С этими словами она вышла из кухни и отправилась заниматься своими утренними обязанностями. Я впилась ногтями в ладони и сжала зубы. Честно говоря, я надеялась, что мне разрешат не возвращаться к мистеру Коллетту. Если бы ему сказали, что вместо меня теперь будет приходить другая медсестра, ему пришлось бы согласиться. Что же делать? Ничего. Твёрдости в сестре Джулианне было не меньше, чем праведности, и выбора у меня не оставалось. Следовало взять себя в руки.
– Пойдём, – шепнула мне Синтия. – Выйдем в приёмную, подальше от Фреда.
Её нежный голос действовал на меня успокаивающе, но вот к содержанию её речи я оказалась не готова.
– Хватит. Тебе же не свойственно так себя накручивать. Если насекомые живут во всех зданиях, значит, мы постоянно с ними сталкиваемся, просто не замечаем. Не видишь их, так и не думай о них. Давай, выброси это из головы. Может, ты их вообще больше не встретишь.

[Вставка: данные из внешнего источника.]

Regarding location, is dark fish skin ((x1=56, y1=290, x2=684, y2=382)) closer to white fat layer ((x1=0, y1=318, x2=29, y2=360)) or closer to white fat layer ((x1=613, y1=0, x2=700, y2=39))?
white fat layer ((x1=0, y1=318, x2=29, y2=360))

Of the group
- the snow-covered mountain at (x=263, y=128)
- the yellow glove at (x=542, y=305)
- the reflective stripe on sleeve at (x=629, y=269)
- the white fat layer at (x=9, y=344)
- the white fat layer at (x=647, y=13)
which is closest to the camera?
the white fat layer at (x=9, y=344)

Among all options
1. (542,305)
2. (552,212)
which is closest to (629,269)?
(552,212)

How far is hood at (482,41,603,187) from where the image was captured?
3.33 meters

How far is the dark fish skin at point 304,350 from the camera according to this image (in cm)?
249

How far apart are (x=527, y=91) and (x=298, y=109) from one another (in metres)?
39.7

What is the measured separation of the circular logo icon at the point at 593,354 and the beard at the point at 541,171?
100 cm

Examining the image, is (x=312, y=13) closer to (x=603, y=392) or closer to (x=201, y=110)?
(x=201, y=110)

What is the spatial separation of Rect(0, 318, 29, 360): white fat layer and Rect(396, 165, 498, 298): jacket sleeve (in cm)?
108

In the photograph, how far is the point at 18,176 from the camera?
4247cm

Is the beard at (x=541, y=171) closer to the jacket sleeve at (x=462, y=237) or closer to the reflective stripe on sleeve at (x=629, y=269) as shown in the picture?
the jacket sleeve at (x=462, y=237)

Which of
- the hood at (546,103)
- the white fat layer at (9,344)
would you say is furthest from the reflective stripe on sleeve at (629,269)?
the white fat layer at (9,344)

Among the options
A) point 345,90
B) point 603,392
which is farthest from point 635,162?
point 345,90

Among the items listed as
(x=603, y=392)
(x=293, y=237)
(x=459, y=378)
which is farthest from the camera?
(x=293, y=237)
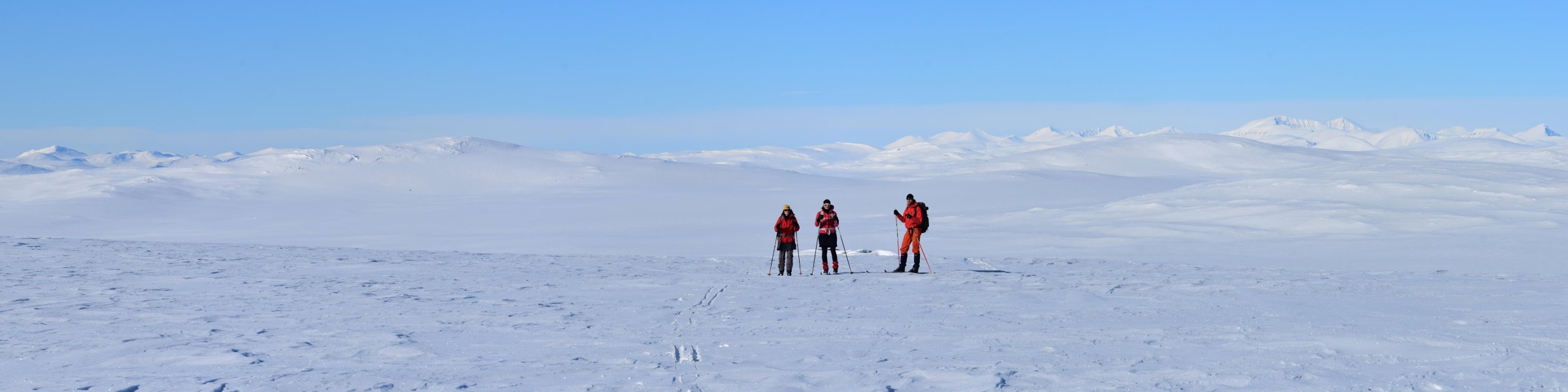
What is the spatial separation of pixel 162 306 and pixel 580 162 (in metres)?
70.3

Я понимала, что Синтия права. Её мягкая улыбка чудесным образом расставила всё по своим местам. Мы со смехом вытащили велосипеды и принялись накачивать шины. Обходы всегда помогали нам проветриться.
Мистер Коллетт открыл мне дверь с радостной улыбкой.
– Добро пожаловать, дорогая моя, надеюсь, вы хорошо отдохнули. Я давно не был так счастлив, как вчера.
Я не стала говорить, что полночи не могла заснуть, но задумалась: что было бы, если б я не пришла? Он бы наверняка что-то заподозрил и стал бы во всём винить себя. Больно было представить, как бы он страдал.Снимая повязку, я заметила:
– Состояние улучшилось. Почему вы раньше не лечили свои язвы?
– Ну, мне не хотелось никого беспокоить. Они у меня уже много лет, и я сам неплохо справлялся. А потом пошёл как-то к врачу насчёт зрения, а он заметил, что я хромаю, и попросил показать ноги, ну и устроил так, чтобы сёстры меня навещали.
Я и не искал лечения. Не знал, что всё так плохо.
Это были худшие язвы, что мне доводилось видеть, а он считал, что они недостаточно плохи, чтобы их лечить! Я спросила, откуда они взялись.
– Ранило во время войны. Вроде бы всё зажило нормально, но слабость чувствовалась. А потом началось: сначала маленькие язвочки, потом побольше. Но грех жаловаться. Почти всю жизнь ноги служили мне верно. Такие мелочи всегда приходят с возрастом.
«Мелочи, – подумала я. – Сложно назвать такие язвы “мелочами”!»
Услышав про ранения, я вспомнила про рекрута, о котором совсем позабыла, увидев жуков.
– Вчера вечером вы обещали поведать мне, как встретили рекрута.
Он поудобнее устроился в кресле. Тем утром он начал рассказывать мне историю, продолжение которой я слушала в последующие визиты, зачастую за бокалом хереса по вечерам.